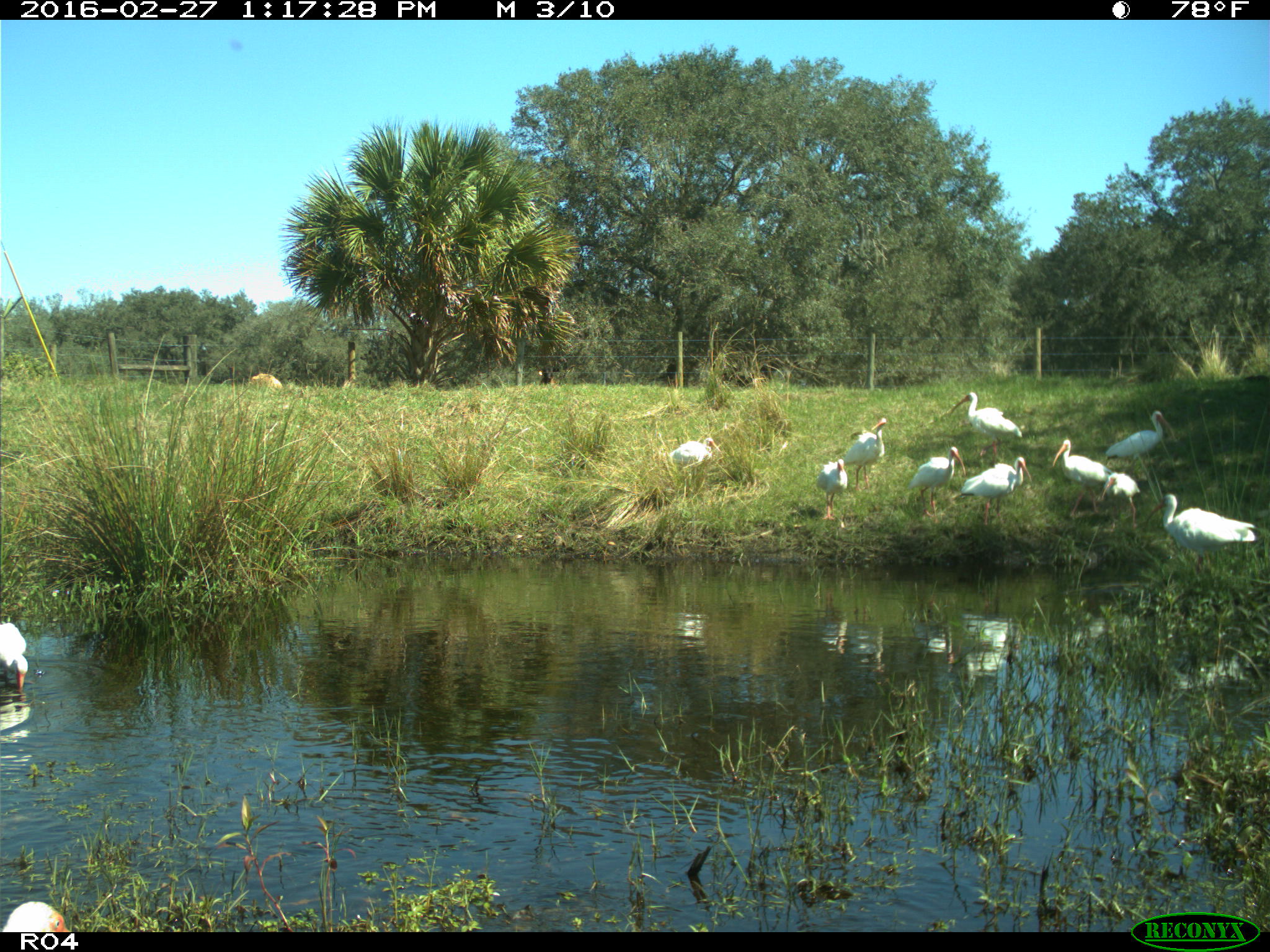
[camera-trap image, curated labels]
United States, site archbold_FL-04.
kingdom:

-*-*-

Exercise aim: I would like the data above transcribed exactly, with its pictures left out.

Answer:
[camera-trap image, curated labels]
United States, site archbold_FL-04.
kingdom:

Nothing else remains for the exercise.